Friday, March 28, 2008

(a)Time Is On My Side

When I'm developing and debugging, It helps me to know when files were read and commands were executed.

I take debugging advice from the Rolling Stones.

Linux, like Unix, gives you this information as a file's "atime" (access time). I do ls -ulrt several times a week -- often several times a day -- to find out what files were used most recently.

Think of "-u" as the "useful" flag.

Here's an example experiment:
$ echo hello > foo
$ sleep 120; cat foo; date; ls -l foo; ls -ul foo
$ sleep 120; cat foo; date; ls -l foo; ls -ul foo
Note that ls -l says when the file was created, but ls -ul matches the output of date.

Executing a command requires the system read it, so that, too, updates the command's atime.

I find things being used in a subtree like this:
$ touch /tmp/sentinel
# do some stuff
$ find . -anewer /tmp/sentinel
When I was trying to find out which files were read by kickstart, I just ran kickstart and did an ls -ulrt on my kickstart server ... and found out that Fedora-8 has broken atime.

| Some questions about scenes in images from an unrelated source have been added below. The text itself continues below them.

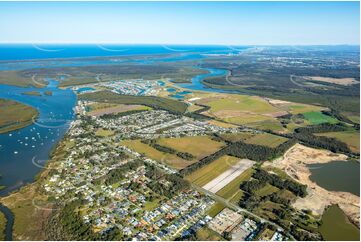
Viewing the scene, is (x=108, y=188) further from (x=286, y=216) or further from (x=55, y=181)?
(x=286, y=216)

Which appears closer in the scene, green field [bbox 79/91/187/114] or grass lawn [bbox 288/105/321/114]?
grass lawn [bbox 288/105/321/114]

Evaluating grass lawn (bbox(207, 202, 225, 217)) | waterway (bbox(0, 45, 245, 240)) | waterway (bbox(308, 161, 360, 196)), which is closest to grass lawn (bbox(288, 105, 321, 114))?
waterway (bbox(308, 161, 360, 196))

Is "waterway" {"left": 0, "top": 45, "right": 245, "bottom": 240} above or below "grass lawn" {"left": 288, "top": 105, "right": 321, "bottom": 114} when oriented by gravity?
above

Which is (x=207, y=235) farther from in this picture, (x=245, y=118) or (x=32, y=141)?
(x=245, y=118)

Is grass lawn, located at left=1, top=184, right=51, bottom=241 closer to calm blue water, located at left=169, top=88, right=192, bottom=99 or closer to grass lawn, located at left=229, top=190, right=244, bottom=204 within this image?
grass lawn, located at left=229, top=190, right=244, bottom=204

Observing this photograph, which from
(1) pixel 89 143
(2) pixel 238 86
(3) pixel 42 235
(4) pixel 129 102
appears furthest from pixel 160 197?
(2) pixel 238 86
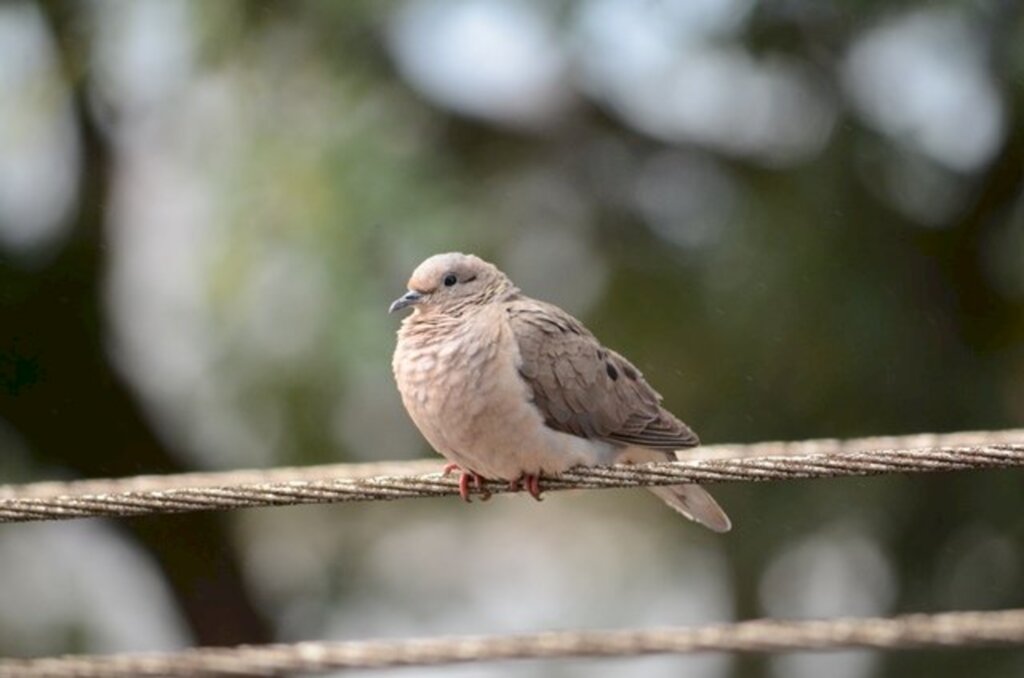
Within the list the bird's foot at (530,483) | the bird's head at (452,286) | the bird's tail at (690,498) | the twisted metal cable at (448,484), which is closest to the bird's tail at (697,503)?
the bird's tail at (690,498)

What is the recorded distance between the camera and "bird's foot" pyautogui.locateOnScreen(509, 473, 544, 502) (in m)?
3.55

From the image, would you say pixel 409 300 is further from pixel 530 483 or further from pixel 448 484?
pixel 448 484

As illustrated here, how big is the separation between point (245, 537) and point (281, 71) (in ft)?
5.58

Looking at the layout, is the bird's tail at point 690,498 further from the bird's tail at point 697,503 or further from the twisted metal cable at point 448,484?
the twisted metal cable at point 448,484

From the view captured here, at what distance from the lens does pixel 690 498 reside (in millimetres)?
3912

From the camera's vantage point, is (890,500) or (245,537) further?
(245,537)

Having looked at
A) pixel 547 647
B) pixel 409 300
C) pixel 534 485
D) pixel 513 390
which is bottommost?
pixel 547 647

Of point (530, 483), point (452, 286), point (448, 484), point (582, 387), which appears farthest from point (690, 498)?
point (448, 484)

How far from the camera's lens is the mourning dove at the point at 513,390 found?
11.6 feet

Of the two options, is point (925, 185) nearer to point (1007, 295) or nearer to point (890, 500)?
point (1007, 295)

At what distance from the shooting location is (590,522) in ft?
21.5

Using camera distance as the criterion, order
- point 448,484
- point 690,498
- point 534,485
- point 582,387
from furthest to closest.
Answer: point 690,498 < point 582,387 < point 534,485 < point 448,484

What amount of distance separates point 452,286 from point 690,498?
2.05ft

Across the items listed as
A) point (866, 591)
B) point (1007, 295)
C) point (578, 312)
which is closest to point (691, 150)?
point (578, 312)
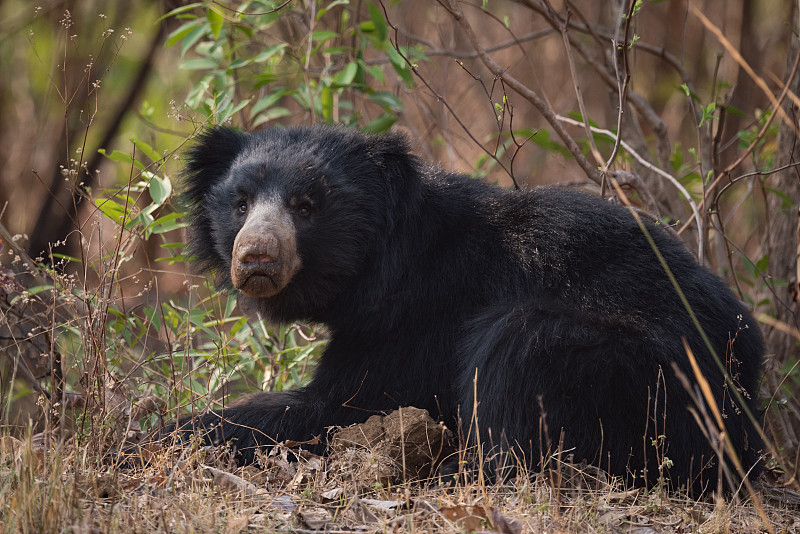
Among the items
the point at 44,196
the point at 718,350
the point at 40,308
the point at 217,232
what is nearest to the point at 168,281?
the point at 44,196

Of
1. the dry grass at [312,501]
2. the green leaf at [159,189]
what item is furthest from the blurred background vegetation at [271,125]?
the dry grass at [312,501]

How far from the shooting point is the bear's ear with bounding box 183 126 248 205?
462cm

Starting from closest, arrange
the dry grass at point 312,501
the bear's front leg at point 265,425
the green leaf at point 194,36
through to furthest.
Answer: the dry grass at point 312,501
the bear's front leg at point 265,425
the green leaf at point 194,36

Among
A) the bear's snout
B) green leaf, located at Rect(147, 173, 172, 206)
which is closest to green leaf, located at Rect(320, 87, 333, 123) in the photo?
green leaf, located at Rect(147, 173, 172, 206)

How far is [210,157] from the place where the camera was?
15.3 feet

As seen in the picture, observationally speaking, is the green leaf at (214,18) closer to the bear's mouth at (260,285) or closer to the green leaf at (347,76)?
the green leaf at (347,76)

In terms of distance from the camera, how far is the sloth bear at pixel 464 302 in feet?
11.9

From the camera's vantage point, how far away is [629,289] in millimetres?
3934

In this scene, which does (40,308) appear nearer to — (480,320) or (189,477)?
(189,477)

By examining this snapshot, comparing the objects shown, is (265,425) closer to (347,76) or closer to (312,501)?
(312,501)

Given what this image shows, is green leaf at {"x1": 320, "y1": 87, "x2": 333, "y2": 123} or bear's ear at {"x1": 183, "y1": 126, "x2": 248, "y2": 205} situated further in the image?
green leaf at {"x1": 320, "y1": 87, "x2": 333, "y2": 123}

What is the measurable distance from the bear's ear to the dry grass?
155cm

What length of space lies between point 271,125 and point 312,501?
5459 mm

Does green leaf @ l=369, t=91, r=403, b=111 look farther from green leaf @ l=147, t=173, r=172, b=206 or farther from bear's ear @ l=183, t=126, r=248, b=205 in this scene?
green leaf @ l=147, t=173, r=172, b=206
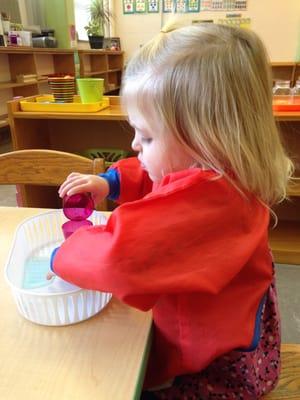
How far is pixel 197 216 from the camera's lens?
1.41 feet

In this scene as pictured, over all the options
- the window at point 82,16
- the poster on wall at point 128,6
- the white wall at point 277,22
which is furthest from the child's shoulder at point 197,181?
the poster on wall at point 128,6

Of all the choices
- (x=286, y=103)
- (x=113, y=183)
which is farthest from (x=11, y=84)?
(x=113, y=183)

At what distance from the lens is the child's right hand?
0.62 m

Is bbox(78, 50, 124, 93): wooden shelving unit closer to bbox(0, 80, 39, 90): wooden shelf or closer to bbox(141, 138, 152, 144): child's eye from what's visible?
bbox(0, 80, 39, 90): wooden shelf

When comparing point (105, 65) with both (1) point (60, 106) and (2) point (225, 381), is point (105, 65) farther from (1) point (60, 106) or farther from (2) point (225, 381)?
(2) point (225, 381)

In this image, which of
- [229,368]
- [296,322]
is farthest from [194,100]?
[296,322]

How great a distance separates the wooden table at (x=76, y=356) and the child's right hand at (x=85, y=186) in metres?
0.20

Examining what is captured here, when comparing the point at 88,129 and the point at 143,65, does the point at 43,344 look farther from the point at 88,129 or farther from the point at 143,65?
the point at 88,129

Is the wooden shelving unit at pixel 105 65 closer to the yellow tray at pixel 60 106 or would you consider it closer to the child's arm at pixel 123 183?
the yellow tray at pixel 60 106

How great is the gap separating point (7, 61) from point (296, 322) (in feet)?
12.1

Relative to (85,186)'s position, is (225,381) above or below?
below

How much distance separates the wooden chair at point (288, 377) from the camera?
25.8 inches

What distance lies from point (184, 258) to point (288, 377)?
0.44 metres

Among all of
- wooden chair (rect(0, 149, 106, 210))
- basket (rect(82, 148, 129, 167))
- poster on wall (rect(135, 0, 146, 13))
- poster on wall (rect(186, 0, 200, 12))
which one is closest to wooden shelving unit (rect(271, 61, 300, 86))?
poster on wall (rect(186, 0, 200, 12))
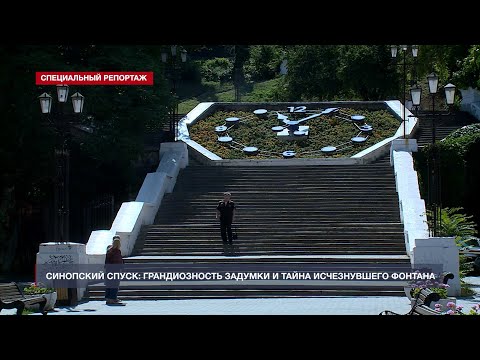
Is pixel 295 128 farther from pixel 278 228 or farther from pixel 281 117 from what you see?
pixel 278 228

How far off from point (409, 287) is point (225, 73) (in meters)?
43.7

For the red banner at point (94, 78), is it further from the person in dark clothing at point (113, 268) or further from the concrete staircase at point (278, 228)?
the person in dark clothing at point (113, 268)

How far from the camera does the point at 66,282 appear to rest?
2123 cm

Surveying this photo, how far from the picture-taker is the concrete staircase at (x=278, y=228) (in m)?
22.5

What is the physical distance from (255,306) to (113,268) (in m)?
3.39

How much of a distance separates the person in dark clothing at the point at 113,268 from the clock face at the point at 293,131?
14.6m

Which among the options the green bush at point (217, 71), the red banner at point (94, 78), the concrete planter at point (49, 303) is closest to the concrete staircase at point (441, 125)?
the red banner at point (94, 78)

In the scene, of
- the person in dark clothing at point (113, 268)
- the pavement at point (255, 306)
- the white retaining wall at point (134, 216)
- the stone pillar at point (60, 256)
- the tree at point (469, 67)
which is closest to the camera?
the pavement at point (255, 306)

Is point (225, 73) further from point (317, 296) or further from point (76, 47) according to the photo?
point (317, 296)

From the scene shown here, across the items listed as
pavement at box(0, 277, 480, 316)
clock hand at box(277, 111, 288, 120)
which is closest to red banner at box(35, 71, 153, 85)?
clock hand at box(277, 111, 288, 120)

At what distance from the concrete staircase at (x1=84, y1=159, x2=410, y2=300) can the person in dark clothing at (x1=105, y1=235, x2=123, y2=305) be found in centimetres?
76

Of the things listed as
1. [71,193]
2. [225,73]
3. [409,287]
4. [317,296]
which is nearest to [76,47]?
[71,193]

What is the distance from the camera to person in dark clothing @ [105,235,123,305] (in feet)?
68.6

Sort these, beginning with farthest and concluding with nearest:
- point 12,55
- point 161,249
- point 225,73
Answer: point 225,73, point 12,55, point 161,249
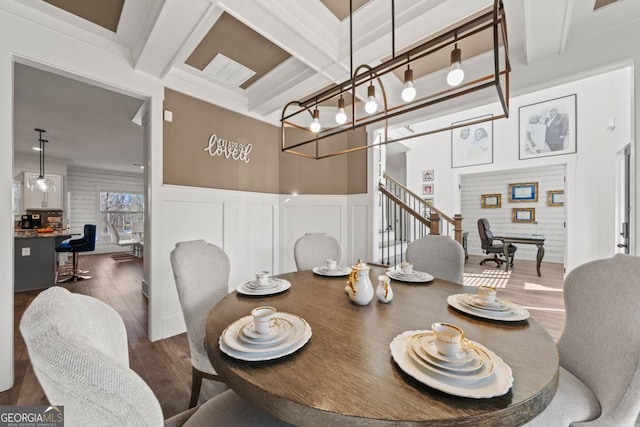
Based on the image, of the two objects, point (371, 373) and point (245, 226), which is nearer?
point (371, 373)

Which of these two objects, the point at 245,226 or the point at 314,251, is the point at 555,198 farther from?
the point at 245,226

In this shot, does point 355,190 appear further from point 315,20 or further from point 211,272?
point 211,272

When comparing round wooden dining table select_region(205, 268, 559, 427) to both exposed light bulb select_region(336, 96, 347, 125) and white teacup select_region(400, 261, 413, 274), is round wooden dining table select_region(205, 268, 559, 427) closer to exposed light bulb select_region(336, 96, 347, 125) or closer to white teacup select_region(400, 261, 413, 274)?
white teacup select_region(400, 261, 413, 274)

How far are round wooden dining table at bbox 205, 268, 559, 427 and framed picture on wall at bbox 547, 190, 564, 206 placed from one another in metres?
7.26

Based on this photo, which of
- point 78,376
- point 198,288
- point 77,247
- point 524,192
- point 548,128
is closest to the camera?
point 78,376

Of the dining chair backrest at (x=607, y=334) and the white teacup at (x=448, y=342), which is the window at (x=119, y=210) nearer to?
the white teacup at (x=448, y=342)

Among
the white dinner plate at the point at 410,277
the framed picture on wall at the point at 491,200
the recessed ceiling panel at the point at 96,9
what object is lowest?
the white dinner plate at the point at 410,277

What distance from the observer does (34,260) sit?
424 centimetres

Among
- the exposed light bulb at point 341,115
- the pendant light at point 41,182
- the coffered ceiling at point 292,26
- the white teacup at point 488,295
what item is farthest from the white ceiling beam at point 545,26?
the pendant light at point 41,182

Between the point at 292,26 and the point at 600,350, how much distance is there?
2.47 metres

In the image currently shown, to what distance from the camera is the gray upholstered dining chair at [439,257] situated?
6.64ft

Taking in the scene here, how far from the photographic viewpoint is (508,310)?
44.6 inches

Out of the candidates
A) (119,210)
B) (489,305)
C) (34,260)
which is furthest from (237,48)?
(119,210)

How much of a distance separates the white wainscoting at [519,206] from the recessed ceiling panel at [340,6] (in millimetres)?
6316
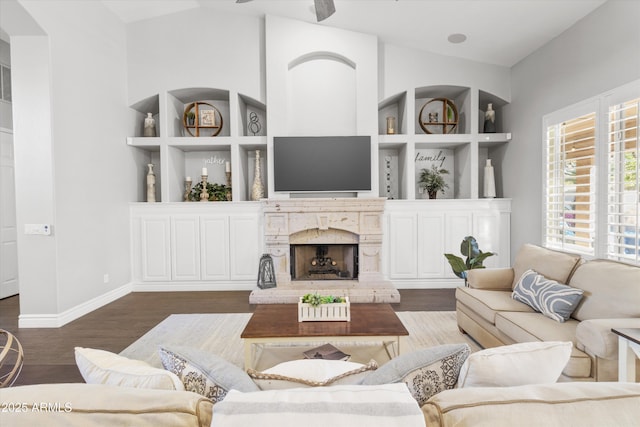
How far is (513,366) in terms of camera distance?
3.26ft

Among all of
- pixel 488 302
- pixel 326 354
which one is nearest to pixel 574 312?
pixel 488 302

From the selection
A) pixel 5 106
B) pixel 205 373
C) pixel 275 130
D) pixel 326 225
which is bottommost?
pixel 205 373

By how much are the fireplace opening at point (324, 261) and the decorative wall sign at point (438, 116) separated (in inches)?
90.2

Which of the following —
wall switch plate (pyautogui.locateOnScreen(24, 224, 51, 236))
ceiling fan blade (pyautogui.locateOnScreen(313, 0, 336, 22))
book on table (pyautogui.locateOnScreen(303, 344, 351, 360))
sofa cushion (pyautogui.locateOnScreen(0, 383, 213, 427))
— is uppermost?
ceiling fan blade (pyautogui.locateOnScreen(313, 0, 336, 22))

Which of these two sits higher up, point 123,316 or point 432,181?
point 432,181

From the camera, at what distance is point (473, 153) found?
5238 millimetres

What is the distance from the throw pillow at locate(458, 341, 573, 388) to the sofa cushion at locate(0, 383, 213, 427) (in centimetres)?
71

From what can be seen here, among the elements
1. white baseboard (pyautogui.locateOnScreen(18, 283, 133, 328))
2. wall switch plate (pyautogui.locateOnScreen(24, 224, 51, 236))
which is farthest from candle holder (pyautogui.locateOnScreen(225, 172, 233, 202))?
wall switch plate (pyautogui.locateOnScreen(24, 224, 51, 236))

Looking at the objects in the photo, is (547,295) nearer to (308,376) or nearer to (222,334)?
(308,376)

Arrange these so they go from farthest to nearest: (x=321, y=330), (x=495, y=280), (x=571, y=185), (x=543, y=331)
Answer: (x=571, y=185)
(x=495, y=280)
(x=321, y=330)
(x=543, y=331)

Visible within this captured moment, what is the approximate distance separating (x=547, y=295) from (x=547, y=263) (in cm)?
46

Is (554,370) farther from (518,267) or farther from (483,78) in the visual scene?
(483,78)

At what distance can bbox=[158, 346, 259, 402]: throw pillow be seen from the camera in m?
0.97

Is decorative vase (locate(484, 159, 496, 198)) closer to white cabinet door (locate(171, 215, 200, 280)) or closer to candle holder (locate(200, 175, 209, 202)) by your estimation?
candle holder (locate(200, 175, 209, 202))
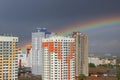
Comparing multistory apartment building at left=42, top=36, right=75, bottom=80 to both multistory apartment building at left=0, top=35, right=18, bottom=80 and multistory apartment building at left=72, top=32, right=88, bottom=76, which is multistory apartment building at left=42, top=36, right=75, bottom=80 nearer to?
multistory apartment building at left=0, top=35, right=18, bottom=80

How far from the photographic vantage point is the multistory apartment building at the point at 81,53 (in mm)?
22578

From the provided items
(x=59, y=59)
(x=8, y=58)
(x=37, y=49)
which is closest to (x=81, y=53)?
(x=37, y=49)

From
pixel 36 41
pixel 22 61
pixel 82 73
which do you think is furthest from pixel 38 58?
pixel 22 61

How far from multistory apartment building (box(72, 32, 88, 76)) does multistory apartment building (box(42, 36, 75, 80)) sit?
35.9 ft

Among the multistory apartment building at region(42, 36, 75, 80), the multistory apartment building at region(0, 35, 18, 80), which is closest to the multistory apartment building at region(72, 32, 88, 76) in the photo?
the multistory apartment building at region(42, 36, 75, 80)

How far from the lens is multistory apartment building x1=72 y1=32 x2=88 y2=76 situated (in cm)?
Answer: 2258

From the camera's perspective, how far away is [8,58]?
1066cm

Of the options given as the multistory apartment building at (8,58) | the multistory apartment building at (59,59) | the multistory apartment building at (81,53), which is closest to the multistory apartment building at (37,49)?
the multistory apartment building at (81,53)

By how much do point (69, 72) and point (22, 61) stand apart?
1996cm

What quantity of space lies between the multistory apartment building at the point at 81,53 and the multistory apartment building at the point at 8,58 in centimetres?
1194

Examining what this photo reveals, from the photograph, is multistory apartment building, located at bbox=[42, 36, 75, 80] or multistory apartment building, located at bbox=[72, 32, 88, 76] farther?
multistory apartment building, located at bbox=[72, 32, 88, 76]

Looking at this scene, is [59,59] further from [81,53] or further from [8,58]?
[81,53]

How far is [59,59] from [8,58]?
1863 mm

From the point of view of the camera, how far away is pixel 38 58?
21594 mm
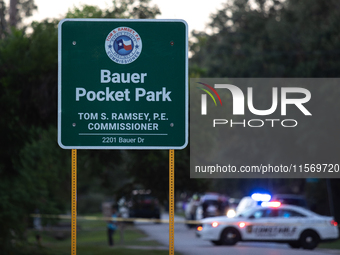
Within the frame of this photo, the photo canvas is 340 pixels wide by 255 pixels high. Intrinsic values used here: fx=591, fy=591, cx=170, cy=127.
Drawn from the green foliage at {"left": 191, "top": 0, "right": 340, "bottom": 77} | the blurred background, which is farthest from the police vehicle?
the green foliage at {"left": 191, "top": 0, "right": 340, "bottom": 77}

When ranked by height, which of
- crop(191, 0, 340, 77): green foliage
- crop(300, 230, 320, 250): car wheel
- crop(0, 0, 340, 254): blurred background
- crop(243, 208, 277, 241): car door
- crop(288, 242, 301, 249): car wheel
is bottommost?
crop(288, 242, 301, 249): car wheel

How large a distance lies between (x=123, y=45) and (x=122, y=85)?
1.28 ft

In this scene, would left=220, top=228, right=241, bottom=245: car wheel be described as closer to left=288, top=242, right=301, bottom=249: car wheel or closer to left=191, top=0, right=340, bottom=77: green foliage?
left=288, top=242, right=301, bottom=249: car wheel

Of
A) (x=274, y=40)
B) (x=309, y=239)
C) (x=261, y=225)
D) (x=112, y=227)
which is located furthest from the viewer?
(x=274, y=40)

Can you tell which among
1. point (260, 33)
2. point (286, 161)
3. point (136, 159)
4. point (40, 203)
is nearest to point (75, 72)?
point (40, 203)

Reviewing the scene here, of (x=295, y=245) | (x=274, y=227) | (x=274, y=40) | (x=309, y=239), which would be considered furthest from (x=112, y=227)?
(x=274, y=40)

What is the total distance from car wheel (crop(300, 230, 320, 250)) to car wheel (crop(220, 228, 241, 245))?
2069 mm

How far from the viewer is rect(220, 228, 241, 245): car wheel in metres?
19.4

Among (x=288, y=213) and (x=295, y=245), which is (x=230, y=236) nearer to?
(x=288, y=213)

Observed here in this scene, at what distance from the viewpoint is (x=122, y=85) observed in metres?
5.81

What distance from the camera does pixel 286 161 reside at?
31.0 meters

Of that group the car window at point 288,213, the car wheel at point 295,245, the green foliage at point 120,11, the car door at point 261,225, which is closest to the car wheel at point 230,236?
the car door at point 261,225

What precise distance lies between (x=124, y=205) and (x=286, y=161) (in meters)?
13.2

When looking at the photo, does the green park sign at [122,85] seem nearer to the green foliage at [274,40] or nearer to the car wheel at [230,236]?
the car wheel at [230,236]
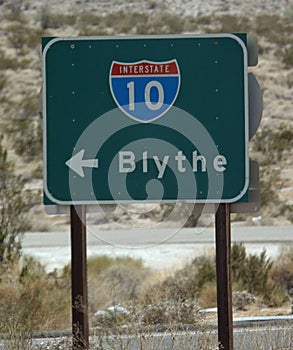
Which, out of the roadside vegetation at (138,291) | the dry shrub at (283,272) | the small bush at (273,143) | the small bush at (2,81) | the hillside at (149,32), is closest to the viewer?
the roadside vegetation at (138,291)

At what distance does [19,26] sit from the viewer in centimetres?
4688

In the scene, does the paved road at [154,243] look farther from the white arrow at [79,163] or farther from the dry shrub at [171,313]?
the white arrow at [79,163]

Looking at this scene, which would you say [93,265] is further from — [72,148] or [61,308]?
[72,148]

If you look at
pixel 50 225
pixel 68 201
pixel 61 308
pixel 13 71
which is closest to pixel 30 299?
pixel 61 308

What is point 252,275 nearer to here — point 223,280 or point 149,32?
point 223,280

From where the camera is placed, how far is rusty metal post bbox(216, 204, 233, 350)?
22.4ft

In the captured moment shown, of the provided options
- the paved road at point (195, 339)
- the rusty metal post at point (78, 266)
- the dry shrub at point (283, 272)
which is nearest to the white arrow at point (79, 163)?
the rusty metal post at point (78, 266)

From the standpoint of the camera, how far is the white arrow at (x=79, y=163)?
22.6 ft

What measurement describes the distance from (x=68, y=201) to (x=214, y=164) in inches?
40.2

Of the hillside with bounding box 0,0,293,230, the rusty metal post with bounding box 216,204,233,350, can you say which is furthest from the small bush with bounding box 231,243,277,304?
the hillside with bounding box 0,0,293,230

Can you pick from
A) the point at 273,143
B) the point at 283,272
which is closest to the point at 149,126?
the point at 283,272

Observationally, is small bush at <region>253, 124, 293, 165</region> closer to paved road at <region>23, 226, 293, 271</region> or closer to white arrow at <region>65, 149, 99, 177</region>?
paved road at <region>23, 226, 293, 271</region>

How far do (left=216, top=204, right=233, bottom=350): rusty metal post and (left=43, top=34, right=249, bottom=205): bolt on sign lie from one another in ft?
0.54

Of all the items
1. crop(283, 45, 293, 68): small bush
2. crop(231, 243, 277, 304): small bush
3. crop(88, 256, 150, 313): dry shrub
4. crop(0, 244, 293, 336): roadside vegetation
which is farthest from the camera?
crop(283, 45, 293, 68): small bush
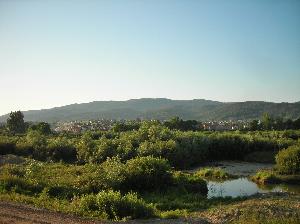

It's added a real-time hack, relatime (relative atime), in which the *first* ls -ul works, but later ones don't. This gives better performance on running systems, but takes away a traditional, and handy, debugging tool.

Aargh.

Reading documentation, Googling, and begging for help on the BLUG mailing list all failed. Finally, Kevin Fenzi cheerily gave me the solution:
$ sudo bash -c 'echo 0 > /proc/sys/fs/default_relatime'
$ sudo mount -o remount,atime /
Nice. Thanks Kevin.

How did Kevin figure it out? He read the kernel code.